The CDC also notes that teens and Black smokers use menthol cigarettes at higher rates “in part because the tobacco industry has aggressively marketed menthol products to young people and African Americans…” 

And while the FDA has been slow to move on creating policies to prevent tobacco companies from luring youth into addiction and preying upon certain more vulnerable populations, other state and federal agencies across the nation have been spending millions of dollars and years of effort working to counter tobacco companies’ efforts. 

To localize the issue, data from the 2019 Nevada Adult Tobacco Survey shows more than 25 percent of tobacco users reported using menthol cigarettes and a little more than 2 percent said they used flavored little cigars. That same survey also found that the majority of Nevadans said they would support restrictions on flavoring in tobacco products. 

It’s clear, based on this data, that a flavor ban would very likely lead to fewer adults using tobacco and vapor products. 

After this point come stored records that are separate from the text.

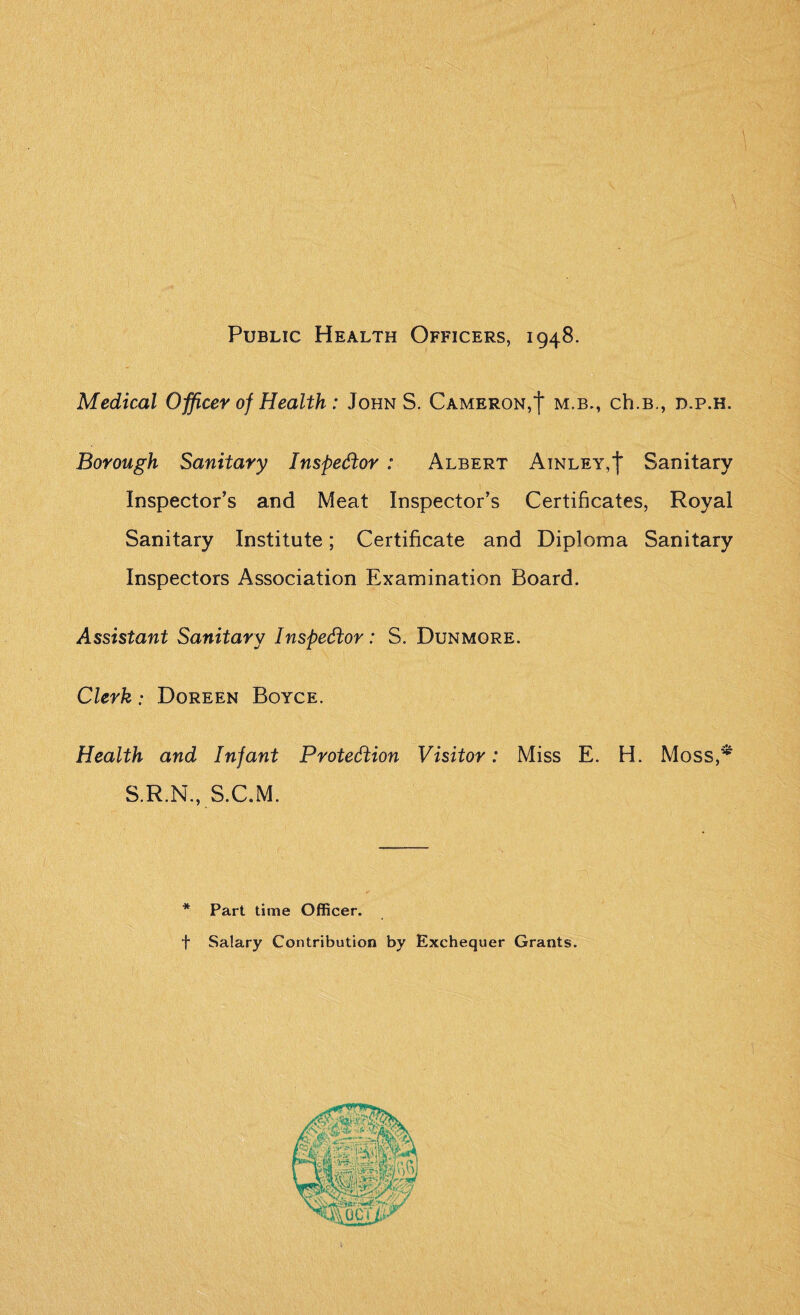 Public Health Officers, 1948. Medical Officer of Health: John S. Cameron,| m.b., ch.B., d.p.h. Borough Sanitary Inspector : Albert Ainley,')* Sanitary Inspector’s and Meat Inspector’s Certificates, Royal Sanitary Institute; Certificate and Diploma Sanitary Inspectors Association Examination Board. Assistant Sanitary Inspector: S. Dunmore. Clerk: Doreen Boyce. Health and Infant Protection Visitor: Miss E. H. Moss,* S.R.N., S.C.M. * Part time Officer. f Salary Contribution by Exchequer Grants.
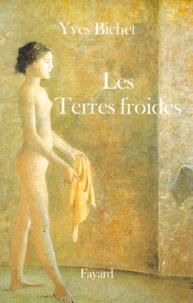 Yves Bichet - Les Terres Froides.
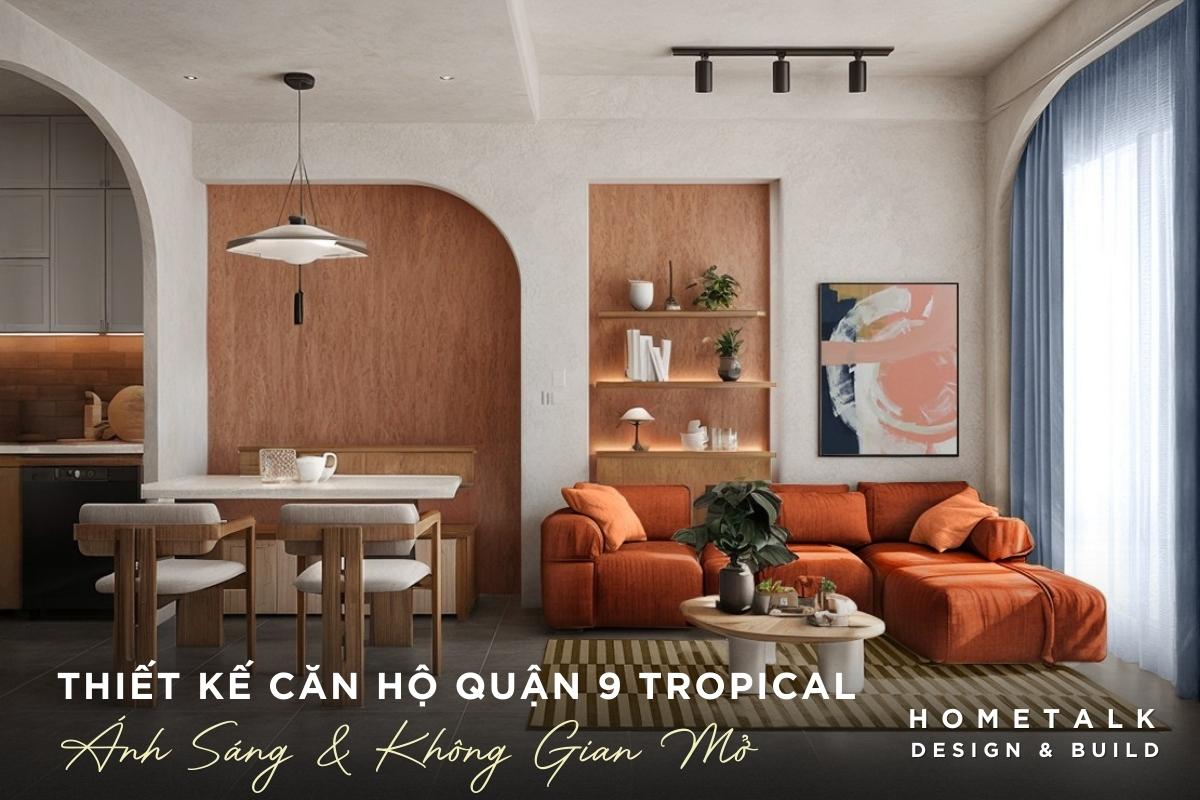 Ánh sáng và không gian mở là đặc trưng của thiết kế căn hộ Tropical tại quận 9 anh sang va khong gian mo la dac trung cua thiet ke can ho tropical tai quan 9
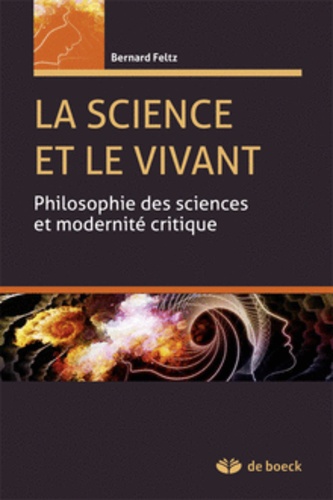 La science et le vivant. Philosophie des sciences et modernité critique 2e édition revue et augmentée
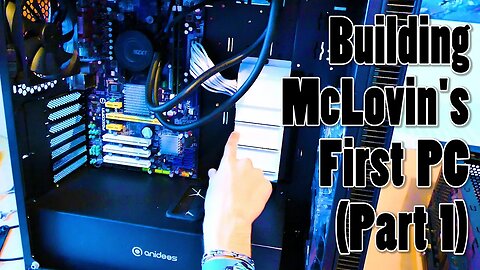 Building McLovin's First PC (Part 1)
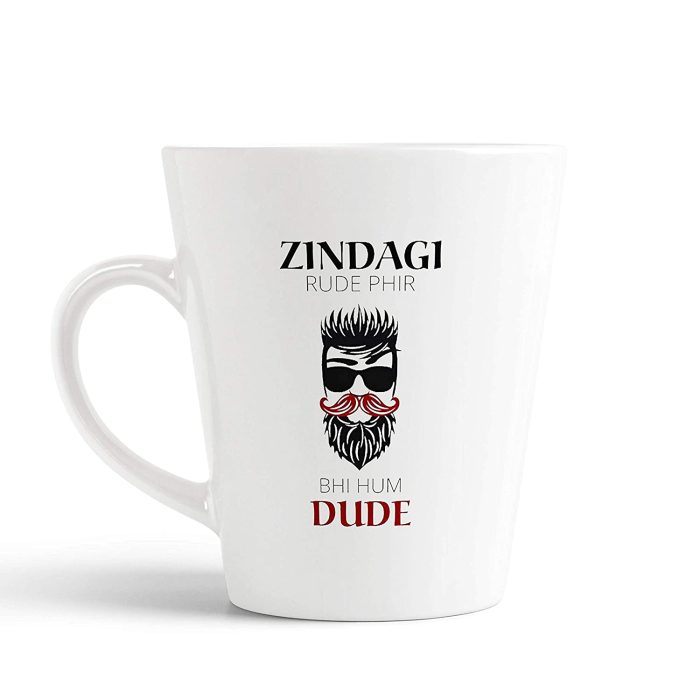 Aj Prints Zindagi Rude Phir Bhi Hum Dude Funny Quote Conical Coffee Mug- 350ml Mug for Milk, Tea Gift for Friend, Boyfriend, Brother | Save 33% - Rajasthan Living 5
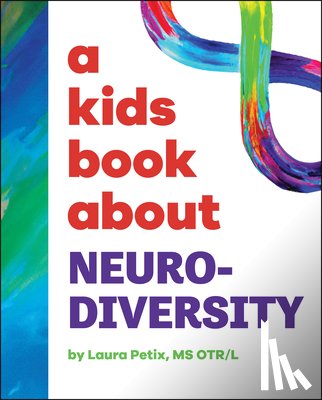 Petix, Laura - A Kids Book about Neurodiversity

As for youth use of menthol cigarettes and flavored cigars, the ban would certainly reduce their access to these addictive products that lure in users with the same flavors the FDA has already begun to regulate in vapor products. 

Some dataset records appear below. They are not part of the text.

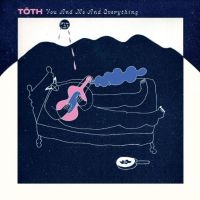 Toth - You And Me And Everything in the group VINYL / Pop-Rock at Bengans Skivbutik AB (3985542)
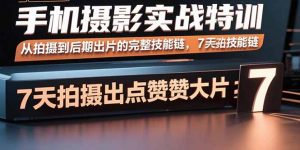 手机摄影实战特训,从拍摄到后期出片的完整技能链,7天拍出点赞大片-圆梦资源站
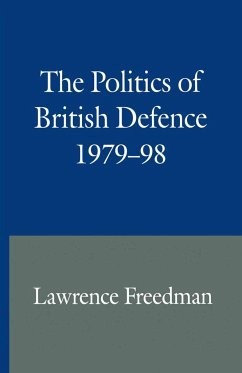 The Politics of British Defence 1979-98 - Freedman, Lawrence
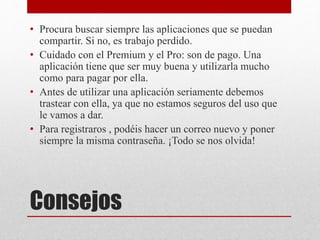 Consejos
• Procura buscar siempre las aplicaciones que se puedan
compartir. Si no, es trabajo perdido.
• Cuidado con el Premium y el Pro: son de pago. Una
aplicación tiene que ser muy buena y utilizarla mucho
como para pagar por ella.
• Antes de utilizar una aplicación seriamente debemos
trastear con ella, ya que no estamos seguros del uso que
le vamos a dar.
• Para registraros , podéis hacer un correo nuevo y poner
siempre la misma contraseña. ¡Todo se nos olvida!
 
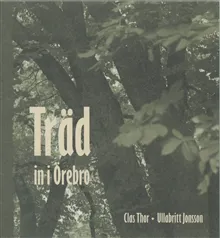 Träd in i Örebro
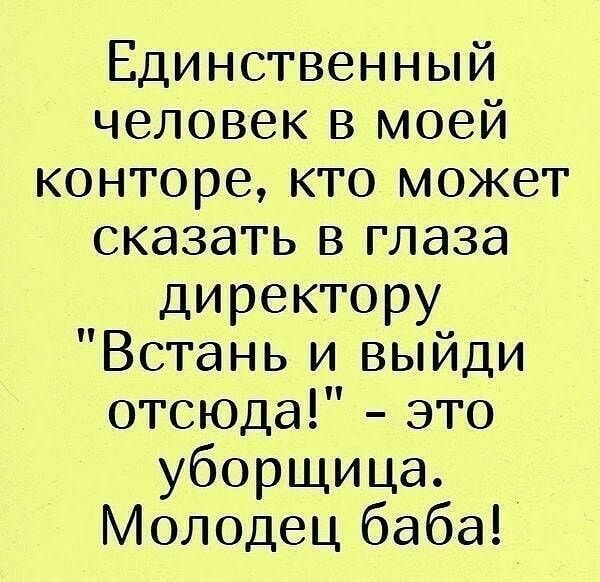 Единственный человек в моей конторе кто может сказать в глаза директору Встань и выйди отсюда это уборщица Молодец баба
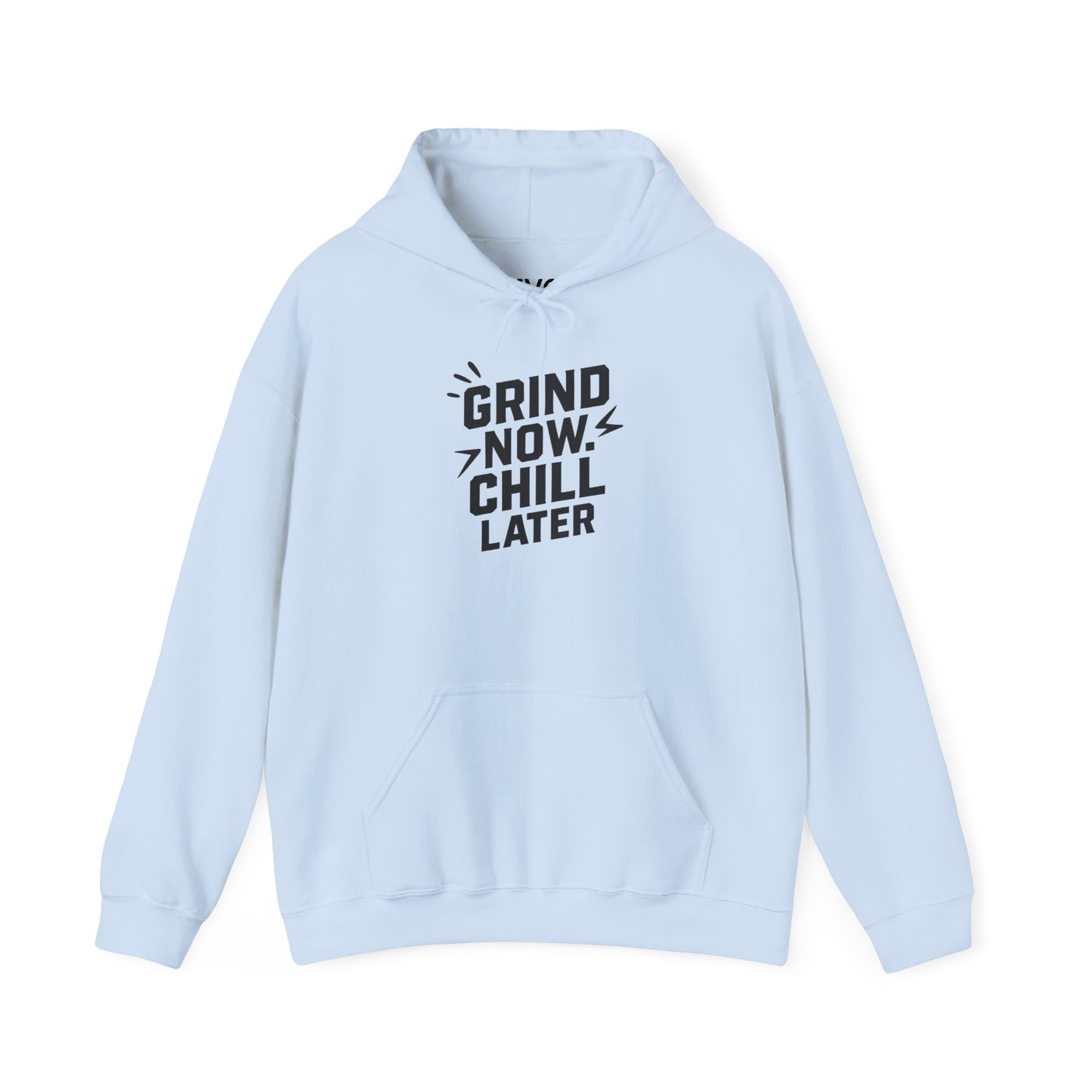 Grind Now Chill Later | Unisex Hoodie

But youth shouldn’t be able to access these products because the minimum sale age is 21, right? That is ideally the case. However it’s unrealistic to put all one’s faith in a low-paid convenience store clerk and their willingness to keep kids from using contraband products. In Nevada, recent compliance checks by the Nevada Attorney General’s office and FDA have exposed a 30 percent failure rate for retailers selling tobacco products to youth, with many of those sales flavored cigars and menthol cigarettes. 

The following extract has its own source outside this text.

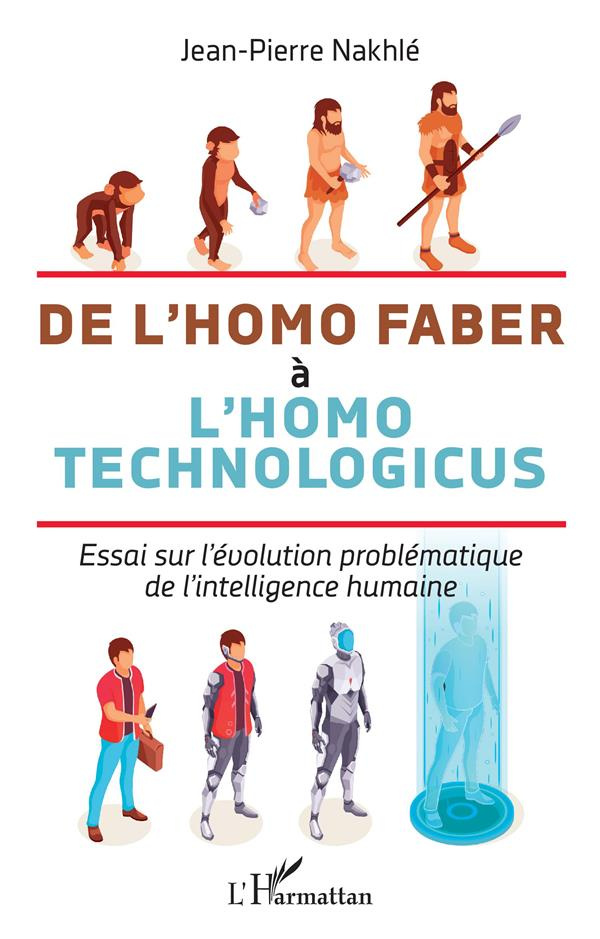 De l'homo faber à l'homo technologicus. Essai sur l'évolution problématique de l'intelligence humain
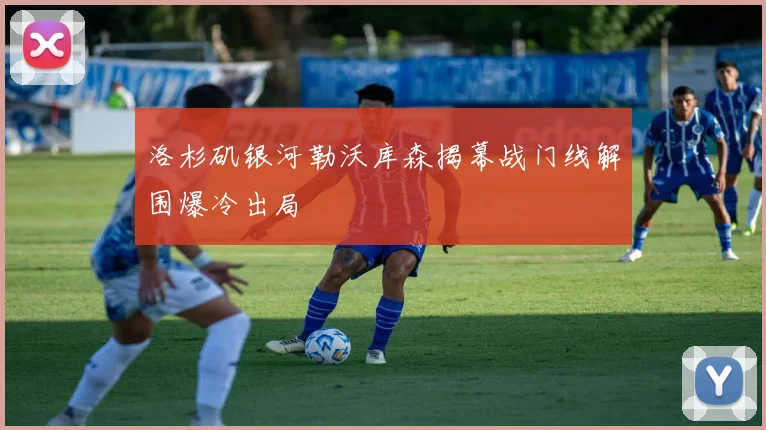 洛杉矶银河勒沃库森揭幕战门线解围爆冷出局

The battle to reduce lung cancer and get fewer people to smoke and use tobacco has been a years-long effort between public health organizations and tobacco companies. Those who haven’t been at the table often enough are lawmakers who have the ability to pass comprehensive tobacco control legislation rather than a patchwork of inadequate measures. 

In Nevada, legislators passed Assembly Bill 59 prohibiting the sale of tobacco and vape products to anyone under 21 years of age – nearly two years after President Trump signed federal tobacco 21 legislation. Nevada’s lawmakers were just cleaning up the statutes. 

In the past two decades, Nevada’s legislators have increased the tobacco tax twice, up to $1.80 per pack of cigarettes, which still falls below the national average of $1.91. At the same time, the tax rate on other tobacco products – any tobacco product that isn’t a cigarette – has never been increased. Lawmakers also slashed funding for tobacco prevention programs and weakened the voter-approved Nevada Clean Indoor Air Act.

In recent years they’ve begun to turn the ship around. Next year, online and phone sales of tobacco products will require third-party age verification. They’ve moved to tax vapes as other tobacco products rather than at the wholesale rate. And they’ve begun to shift more public health funding to youth vaping prevention and tobacco control programs, which is having a positive impact. 

However, now is the time for Nevada’s lawmakers to take bolder action to protect Nevadans’ health. It’s fully within the Legislature’s purview to enact stricter tobacco laws than what’s been set at the federal level, such as flavor restrictions. They wouldn’t be leaders in the effort, but they’d be in good company. Nearly 350 localities and a handful of states have already passed some form of restriction on flavored tobacco products, including our neighbor California. 

There’s no reason to wait for the FDA to wait through its lengthy public comment period and fight with the tobacco industry throughout the process of enacting flavoring restrictions. Nevada legislators can simply pass a law that Nevadans have already said they support. 

Tom McCoy is the executive director of the Nevada Chronic Care Collaborative and a board member and policy committee chair of the Nevada Tobacco Prevention Coalition. He frequently lobbies on chronic care disease issues, including tobacco, at the Legislature.